- **Exercise aim**:
Reproduce the passage about athletes and politics word for word, between "Politics is not" and "has pointed out.", inclusive.

Athletes have a level-headedness in the face of conflict. Rarely if ever do they attack an opponent viciously off the field once the contest is over, no matter how bitter the loss. Their ability to be all-in and yet to slow from an emotional run to a walk when the clock runs out is an example worth studying after this spiteful political season. Something to be proud of, even.
Politics is not a game, but it is a competition. And sports is not an airlock. It has never been, no matter how much the audience complains when politics invades the playing field. Contentious affairs intrude, for the simple reason that ballplayers aren’t inanimate X’s and O’s. LeBron James’s very bones and skin are necessarily a matter of political power struggle because he is a Black man who wishes to better his condition. Same with Megan Rapinoe if she wants equal pay and to marry her chosen one. Sideline neutrality was not an option for them, any more than it was for Arthur Ashe, who had to leave segregated Richmond as a teenager to play tennis in the 1950s, or Martina Navratilova, who had to travel with FBI protection after she defected from Iron Curtain Czechoslovakia in 1975. “People are politics,” she has pointed out.
Athlete activists have a long, rich tradition of political engagement, and the best of them show us how to do it with equal parts conviction and restraint. “You make sure that your facts are right and that you haven’t fallen short personally,” Ashe once said. “Armed with that, you take your stand.”

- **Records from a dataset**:
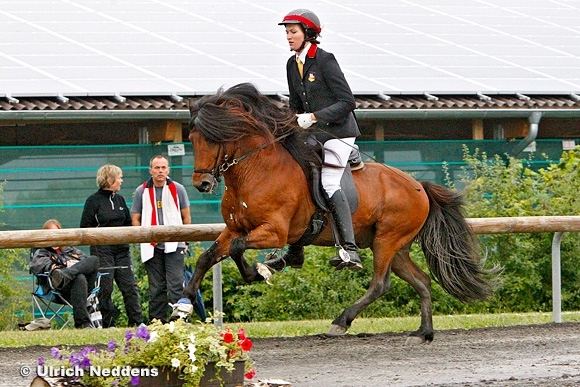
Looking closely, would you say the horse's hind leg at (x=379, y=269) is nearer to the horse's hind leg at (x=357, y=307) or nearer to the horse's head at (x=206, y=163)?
the horse's hind leg at (x=357, y=307)

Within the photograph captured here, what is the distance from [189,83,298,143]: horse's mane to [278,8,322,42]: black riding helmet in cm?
62

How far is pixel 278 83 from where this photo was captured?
61.2 feet

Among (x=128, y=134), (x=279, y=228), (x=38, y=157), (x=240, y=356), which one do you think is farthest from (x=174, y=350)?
(x=128, y=134)

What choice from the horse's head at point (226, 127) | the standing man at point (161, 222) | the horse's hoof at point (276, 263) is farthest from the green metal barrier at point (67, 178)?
the horse's head at point (226, 127)

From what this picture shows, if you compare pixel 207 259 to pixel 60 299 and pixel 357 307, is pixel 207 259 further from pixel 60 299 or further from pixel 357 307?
pixel 60 299

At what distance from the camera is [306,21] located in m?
9.52

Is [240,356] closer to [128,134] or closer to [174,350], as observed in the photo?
[174,350]

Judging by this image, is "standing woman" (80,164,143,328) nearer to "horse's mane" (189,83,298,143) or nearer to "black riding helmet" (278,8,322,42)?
"horse's mane" (189,83,298,143)

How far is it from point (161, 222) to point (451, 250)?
3.15m

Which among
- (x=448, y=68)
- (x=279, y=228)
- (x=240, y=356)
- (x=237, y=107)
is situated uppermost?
(x=448, y=68)

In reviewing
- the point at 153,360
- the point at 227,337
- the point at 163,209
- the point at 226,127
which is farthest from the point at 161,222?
the point at 153,360

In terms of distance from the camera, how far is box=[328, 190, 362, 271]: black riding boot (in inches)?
379

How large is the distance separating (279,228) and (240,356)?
2.42 m

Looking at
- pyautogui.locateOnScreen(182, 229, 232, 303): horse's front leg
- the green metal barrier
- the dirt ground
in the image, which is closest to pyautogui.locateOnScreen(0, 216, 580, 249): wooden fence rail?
the dirt ground
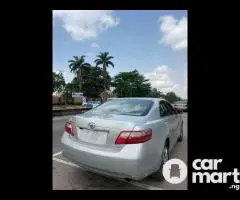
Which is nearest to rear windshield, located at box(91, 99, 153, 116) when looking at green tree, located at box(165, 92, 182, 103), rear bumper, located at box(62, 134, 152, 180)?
rear bumper, located at box(62, 134, 152, 180)

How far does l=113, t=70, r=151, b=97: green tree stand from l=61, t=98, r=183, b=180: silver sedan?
6428 cm

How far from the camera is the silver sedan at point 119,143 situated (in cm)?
281

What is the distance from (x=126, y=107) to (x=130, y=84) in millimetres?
70001

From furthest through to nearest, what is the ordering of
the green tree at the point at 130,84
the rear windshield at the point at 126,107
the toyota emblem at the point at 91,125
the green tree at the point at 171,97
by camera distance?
1. the green tree at the point at 171,97
2. the green tree at the point at 130,84
3. the rear windshield at the point at 126,107
4. the toyota emblem at the point at 91,125

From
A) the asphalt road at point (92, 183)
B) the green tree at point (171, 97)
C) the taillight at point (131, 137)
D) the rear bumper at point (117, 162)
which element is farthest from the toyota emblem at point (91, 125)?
the green tree at point (171, 97)

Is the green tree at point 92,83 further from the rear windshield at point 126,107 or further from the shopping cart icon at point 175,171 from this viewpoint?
the shopping cart icon at point 175,171

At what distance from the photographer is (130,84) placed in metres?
73.6

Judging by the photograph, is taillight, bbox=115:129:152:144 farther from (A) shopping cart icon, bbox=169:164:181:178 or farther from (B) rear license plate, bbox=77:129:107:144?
(A) shopping cart icon, bbox=169:164:181:178

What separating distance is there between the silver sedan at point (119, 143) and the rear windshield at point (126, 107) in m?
0.04

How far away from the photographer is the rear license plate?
3.01m

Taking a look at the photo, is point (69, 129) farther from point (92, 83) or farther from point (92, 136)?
point (92, 83)
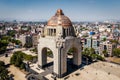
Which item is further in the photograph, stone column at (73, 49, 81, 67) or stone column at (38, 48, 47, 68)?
stone column at (73, 49, 81, 67)

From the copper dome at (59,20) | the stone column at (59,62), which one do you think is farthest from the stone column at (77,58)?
the copper dome at (59,20)

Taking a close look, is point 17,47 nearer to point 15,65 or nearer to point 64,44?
point 15,65

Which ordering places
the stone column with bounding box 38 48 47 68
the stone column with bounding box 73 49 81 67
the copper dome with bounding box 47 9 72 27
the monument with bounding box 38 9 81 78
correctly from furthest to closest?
the stone column with bounding box 73 49 81 67 < the stone column with bounding box 38 48 47 68 < the copper dome with bounding box 47 9 72 27 < the monument with bounding box 38 9 81 78

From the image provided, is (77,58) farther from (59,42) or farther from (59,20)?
(59,20)

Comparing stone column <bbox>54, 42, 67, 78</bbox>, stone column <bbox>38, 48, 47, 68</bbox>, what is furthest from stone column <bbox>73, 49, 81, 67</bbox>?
stone column <bbox>38, 48, 47, 68</bbox>

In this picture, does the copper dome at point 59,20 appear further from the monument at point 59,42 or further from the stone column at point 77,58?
the stone column at point 77,58

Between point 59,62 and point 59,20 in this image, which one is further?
point 59,20

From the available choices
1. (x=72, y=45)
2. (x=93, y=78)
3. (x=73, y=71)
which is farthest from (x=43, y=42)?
(x=93, y=78)

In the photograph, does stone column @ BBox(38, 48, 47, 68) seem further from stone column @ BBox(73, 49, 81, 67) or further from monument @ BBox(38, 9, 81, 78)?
stone column @ BBox(73, 49, 81, 67)

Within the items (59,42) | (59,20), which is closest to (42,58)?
(59,42)

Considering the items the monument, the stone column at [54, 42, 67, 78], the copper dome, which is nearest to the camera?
the stone column at [54, 42, 67, 78]

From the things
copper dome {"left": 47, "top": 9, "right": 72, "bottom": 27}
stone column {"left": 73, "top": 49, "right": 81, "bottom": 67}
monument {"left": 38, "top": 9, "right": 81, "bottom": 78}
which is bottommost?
stone column {"left": 73, "top": 49, "right": 81, "bottom": 67}
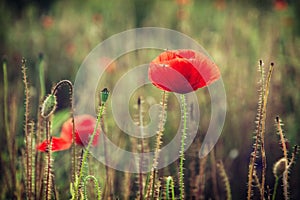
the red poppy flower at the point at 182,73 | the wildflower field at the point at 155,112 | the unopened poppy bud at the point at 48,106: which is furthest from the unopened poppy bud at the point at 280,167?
the unopened poppy bud at the point at 48,106

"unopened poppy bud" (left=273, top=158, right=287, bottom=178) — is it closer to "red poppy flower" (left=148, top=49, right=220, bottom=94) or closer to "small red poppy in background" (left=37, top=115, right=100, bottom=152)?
"red poppy flower" (left=148, top=49, right=220, bottom=94)

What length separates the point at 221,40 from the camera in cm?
324

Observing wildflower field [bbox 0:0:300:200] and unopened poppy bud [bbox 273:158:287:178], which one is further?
wildflower field [bbox 0:0:300:200]

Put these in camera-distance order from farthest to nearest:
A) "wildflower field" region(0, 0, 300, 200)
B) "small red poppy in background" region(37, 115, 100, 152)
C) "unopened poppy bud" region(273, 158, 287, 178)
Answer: "small red poppy in background" region(37, 115, 100, 152), "wildflower field" region(0, 0, 300, 200), "unopened poppy bud" region(273, 158, 287, 178)

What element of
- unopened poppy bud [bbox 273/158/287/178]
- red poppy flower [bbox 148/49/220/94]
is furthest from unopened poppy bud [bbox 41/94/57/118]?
unopened poppy bud [bbox 273/158/287/178]

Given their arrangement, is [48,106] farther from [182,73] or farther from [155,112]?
[155,112]

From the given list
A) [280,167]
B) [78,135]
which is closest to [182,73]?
[280,167]

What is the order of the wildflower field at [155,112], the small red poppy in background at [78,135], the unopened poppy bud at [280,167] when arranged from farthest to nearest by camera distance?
the small red poppy in background at [78,135]
the wildflower field at [155,112]
the unopened poppy bud at [280,167]

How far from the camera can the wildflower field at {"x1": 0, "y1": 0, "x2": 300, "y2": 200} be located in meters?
1.24

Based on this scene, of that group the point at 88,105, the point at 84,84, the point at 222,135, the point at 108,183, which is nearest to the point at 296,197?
the point at 222,135

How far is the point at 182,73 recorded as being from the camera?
4.00ft

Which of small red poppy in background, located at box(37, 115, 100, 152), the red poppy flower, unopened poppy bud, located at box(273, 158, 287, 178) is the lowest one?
unopened poppy bud, located at box(273, 158, 287, 178)

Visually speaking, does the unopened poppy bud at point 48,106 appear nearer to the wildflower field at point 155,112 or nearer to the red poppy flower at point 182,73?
the wildflower field at point 155,112

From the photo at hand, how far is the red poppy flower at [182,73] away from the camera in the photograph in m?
1.22
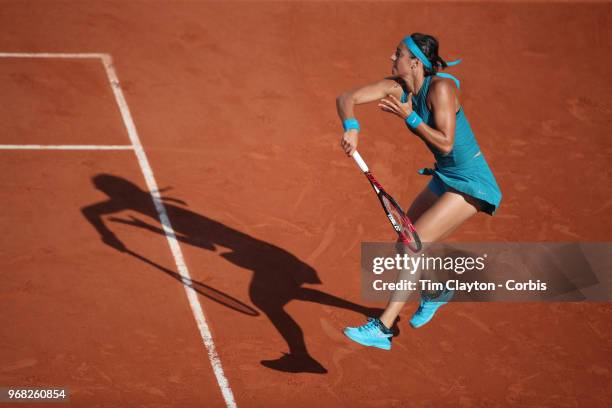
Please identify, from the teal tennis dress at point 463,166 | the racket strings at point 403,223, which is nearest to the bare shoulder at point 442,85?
the teal tennis dress at point 463,166

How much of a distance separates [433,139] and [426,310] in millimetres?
1798

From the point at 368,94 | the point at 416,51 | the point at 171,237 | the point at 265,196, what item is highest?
→ the point at 416,51

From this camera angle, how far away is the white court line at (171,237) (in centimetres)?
739

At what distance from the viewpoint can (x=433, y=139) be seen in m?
6.63

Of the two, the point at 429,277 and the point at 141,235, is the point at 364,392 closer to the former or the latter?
the point at 429,277

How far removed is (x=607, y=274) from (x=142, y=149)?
5.30 metres

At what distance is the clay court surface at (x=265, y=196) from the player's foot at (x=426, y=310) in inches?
9.1

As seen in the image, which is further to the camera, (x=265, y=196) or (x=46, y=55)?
(x=46, y=55)

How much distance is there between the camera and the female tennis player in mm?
6672

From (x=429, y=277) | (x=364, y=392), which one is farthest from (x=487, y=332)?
(x=364, y=392)

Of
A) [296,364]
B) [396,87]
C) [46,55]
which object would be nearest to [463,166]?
[396,87]

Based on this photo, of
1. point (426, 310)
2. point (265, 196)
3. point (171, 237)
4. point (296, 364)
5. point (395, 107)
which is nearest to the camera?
point (395, 107)

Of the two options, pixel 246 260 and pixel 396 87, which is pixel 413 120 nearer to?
pixel 396 87

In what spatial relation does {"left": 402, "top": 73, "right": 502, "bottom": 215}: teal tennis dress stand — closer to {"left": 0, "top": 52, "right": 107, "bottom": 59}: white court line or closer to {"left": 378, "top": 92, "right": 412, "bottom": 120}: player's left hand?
{"left": 378, "top": 92, "right": 412, "bottom": 120}: player's left hand
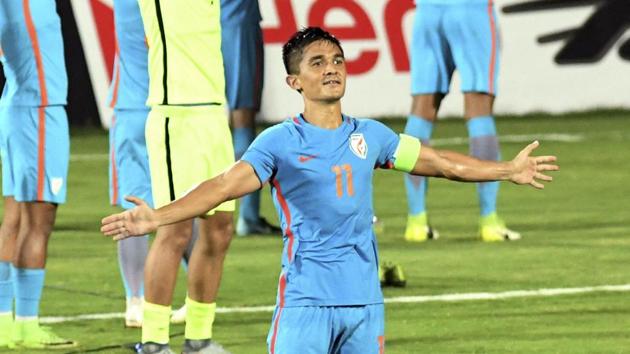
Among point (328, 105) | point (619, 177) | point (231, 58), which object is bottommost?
point (619, 177)

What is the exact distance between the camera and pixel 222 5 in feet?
42.1

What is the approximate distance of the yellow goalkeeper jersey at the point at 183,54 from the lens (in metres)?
8.46

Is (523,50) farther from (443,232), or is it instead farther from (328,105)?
(328,105)

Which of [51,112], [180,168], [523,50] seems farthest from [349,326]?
Result: [523,50]

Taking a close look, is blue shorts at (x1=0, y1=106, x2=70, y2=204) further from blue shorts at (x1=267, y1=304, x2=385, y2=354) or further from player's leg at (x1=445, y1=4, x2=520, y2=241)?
player's leg at (x1=445, y1=4, x2=520, y2=241)

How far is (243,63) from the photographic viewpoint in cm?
1301

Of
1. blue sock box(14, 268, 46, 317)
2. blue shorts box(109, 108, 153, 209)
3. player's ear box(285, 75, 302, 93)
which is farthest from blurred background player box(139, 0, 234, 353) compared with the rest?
player's ear box(285, 75, 302, 93)

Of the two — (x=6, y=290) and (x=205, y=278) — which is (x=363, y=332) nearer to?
(x=205, y=278)

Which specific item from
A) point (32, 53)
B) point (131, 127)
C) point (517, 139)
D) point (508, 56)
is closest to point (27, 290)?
point (32, 53)

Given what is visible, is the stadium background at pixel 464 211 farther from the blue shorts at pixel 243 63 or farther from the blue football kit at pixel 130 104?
the blue shorts at pixel 243 63

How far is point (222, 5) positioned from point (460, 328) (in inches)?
165

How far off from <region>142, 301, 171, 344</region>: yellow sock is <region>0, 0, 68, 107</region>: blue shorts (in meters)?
1.21

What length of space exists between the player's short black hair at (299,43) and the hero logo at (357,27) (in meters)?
13.4

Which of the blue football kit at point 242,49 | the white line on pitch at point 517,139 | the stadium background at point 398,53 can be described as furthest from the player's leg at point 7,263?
the stadium background at point 398,53
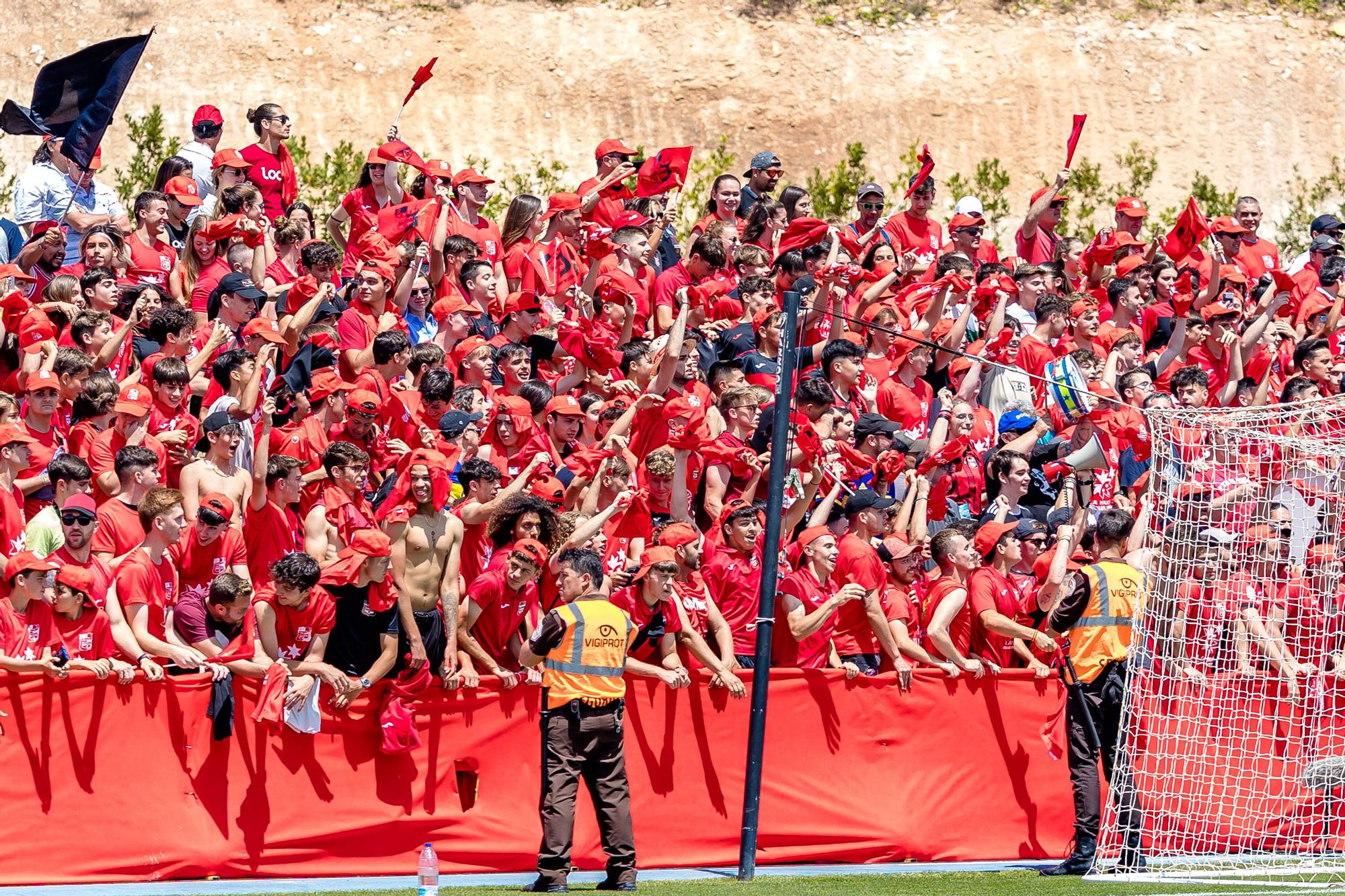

- **Completed exercise**:
Politics is not a game, but it is a competition. And sports is not an airlock. It has never been, no matter how much the audience complains when politics invades the playing field. Contentious affairs intrude, for the simple reason that ballplayers aren’t inanimate X’s and O’s. LeBron James’s very bones and skin are necessarily a matter of political power struggle because he is a Black man who wishes to better his condition. Same with Megan Rapinoe if she wants equal pay and to marry her chosen one. Sideline neutrality was not an option for them, any more than it was for Arthur Ashe, who had to leave segregated Richmond as a teenager to play tennis in the 1950s, or Martina Navratilova, who had to travel with FBI protection after she defected from Iron Curtain Czechoslovakia in 1975. “People are politics,” she has pointed out.